SHANGHAI, Aug. 20 (SMM) --
According to SMM latest survey, operating rates at silicon metal producers in southwest China in August were 60.08%, which are lower than the peak level in previous years. Large amount of transactions of silicon metal during previous period when domestic consumption warmed up make inventory level at silicon metal producers stay low at present. According to SMM sources, orders at most silicon metal producers are booked to late August, and spot silicon metals are piled up at warehouses at major delivery ports.

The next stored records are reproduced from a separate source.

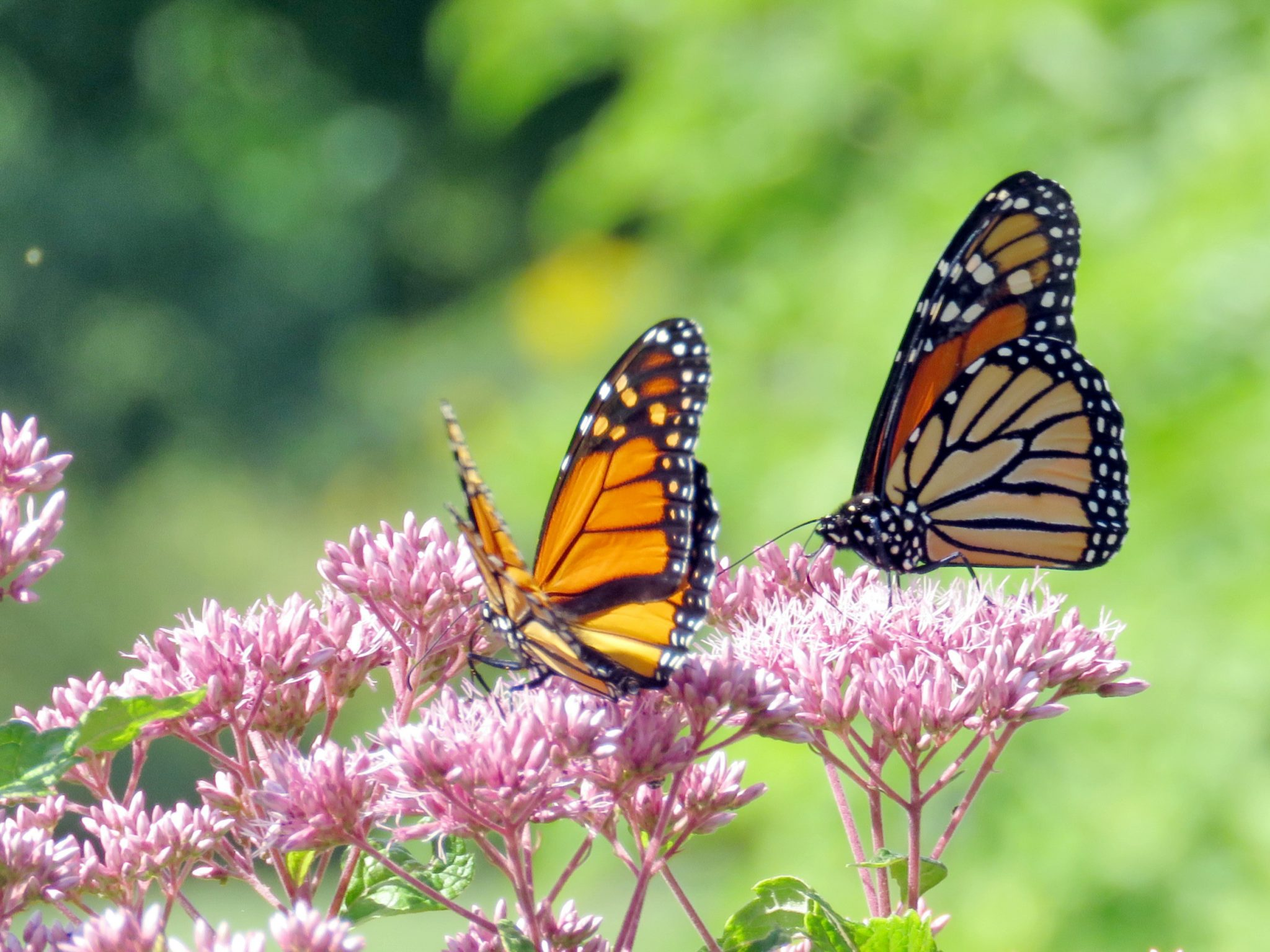 How to Grow a Natural Yard with Native Plants Tips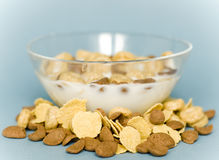 Bowl with cereals. Isolated on a  blue background Stock Image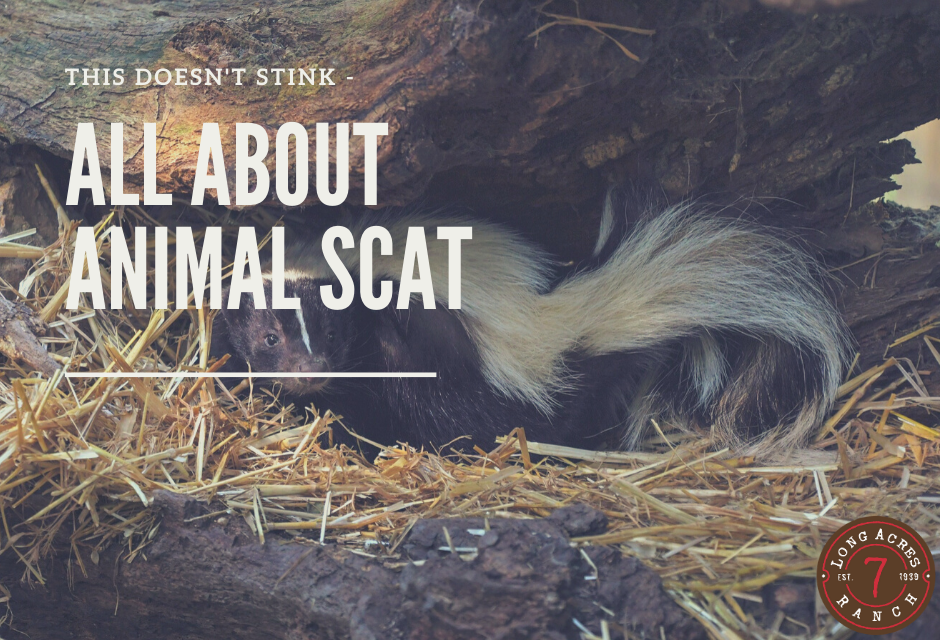 This Doesn't Stink – Animal Scat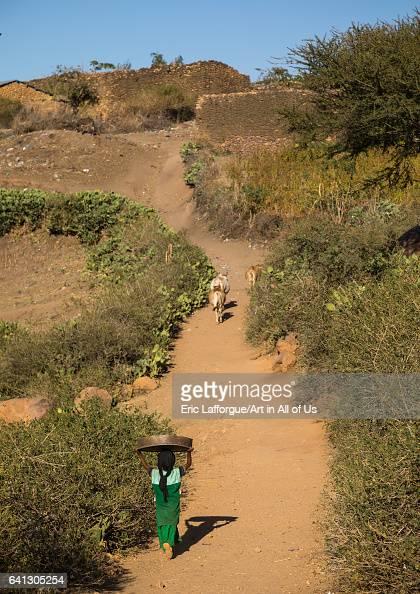 Ethiopian girl going to a traditional Argoba stone houses village on January 12 2017 in Koremi Ethiopia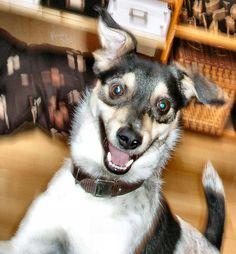 my Dog Schröder :D
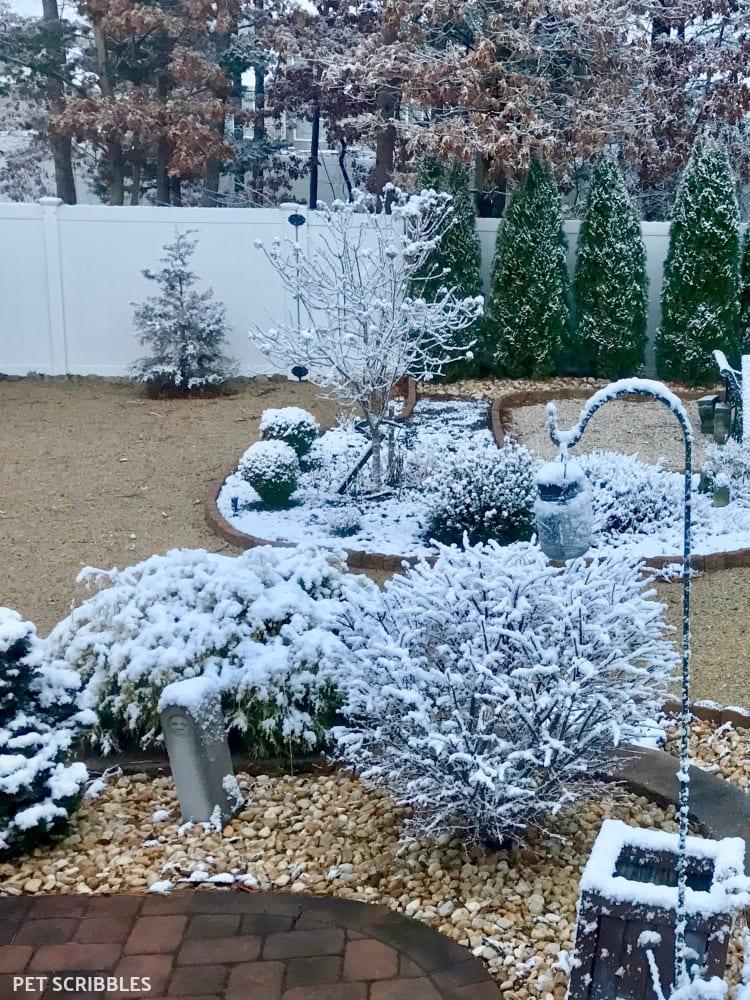 enchanting Winter stillness in the garden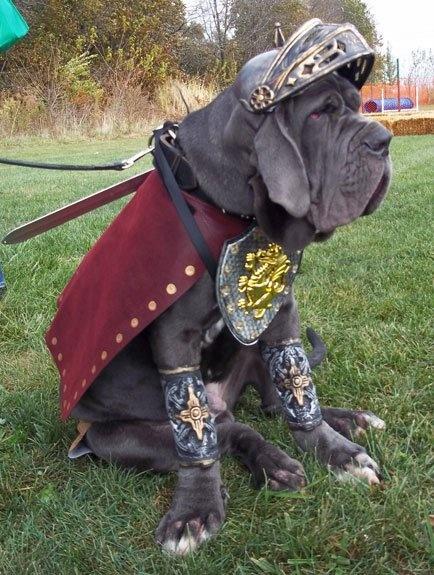 LOL gladiator Neo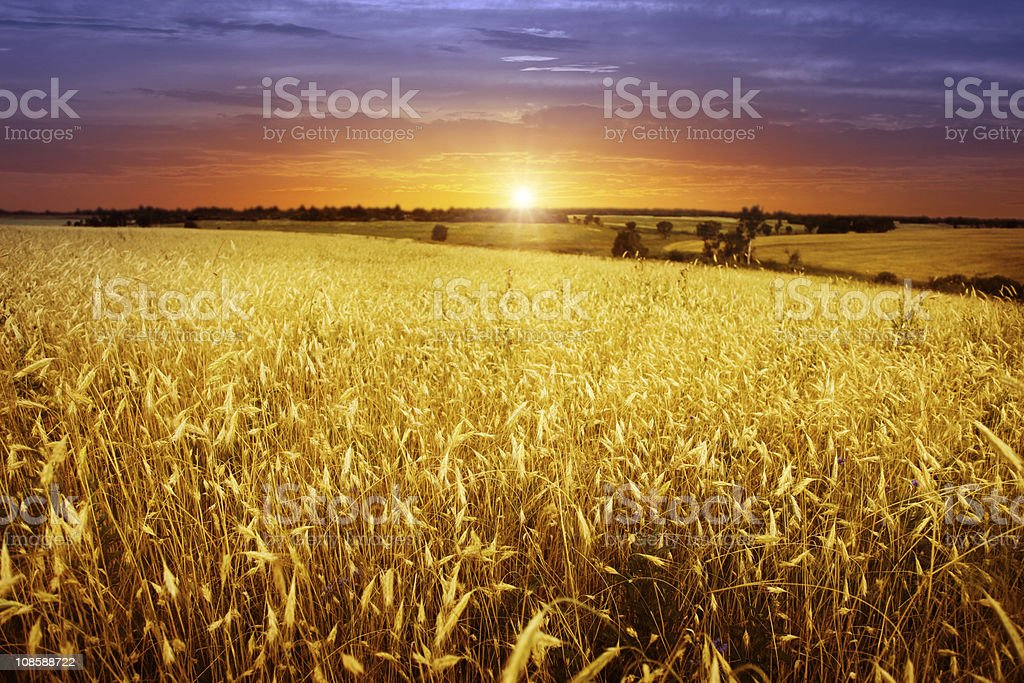 Sunset over wheat field. stock photo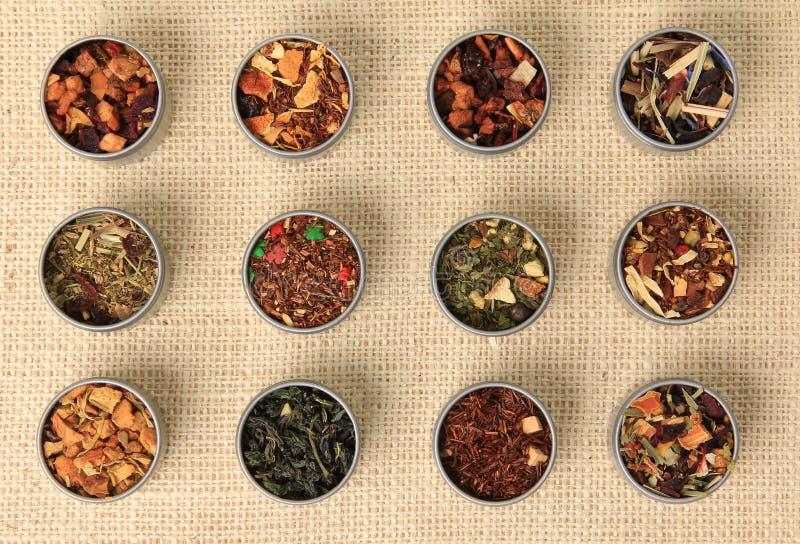 Tea leaves. Different varieties stock image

Domestic and overseas silicon metal consumers' acceptance towards firm silicon metal prices was low, and enquiries slipped significantly. With the gradual recovery of global economy, total industrial output value at various countries all grows steadily. In this context, demand for silicon metal from downstream consumers will likely recover significantly.
Currently, silicon metal suppliers are still reluctant to move goods and keep offers high, but downstream price acceptance is low. Trading sentiment between suppliers and demanders stagnated, and transactions were sluggish in silicon metal market this week. With the coming of month end, the data for silicon metal producers to pay electricity fees is also approaching. Will domestic silicon metal prices be able to have another round price rally at the end of this moth without support from demand? SMM believes that this round price rally has almost reached its peak level and upward momentum for prices to climb further is weak. Whether or not silicon metal prices can stay stable next week shall depend on market demand.
It is expected that mainstream traded prices will be around RMB 12,000/mt for #553 silicon metal at Huangpu port, around RMB 13,000/mt for #441 silicon metal, around RMB 13,600/mt for #3303 silicon metal and around RMB 14,100 for #2202 silicon metal in the following week.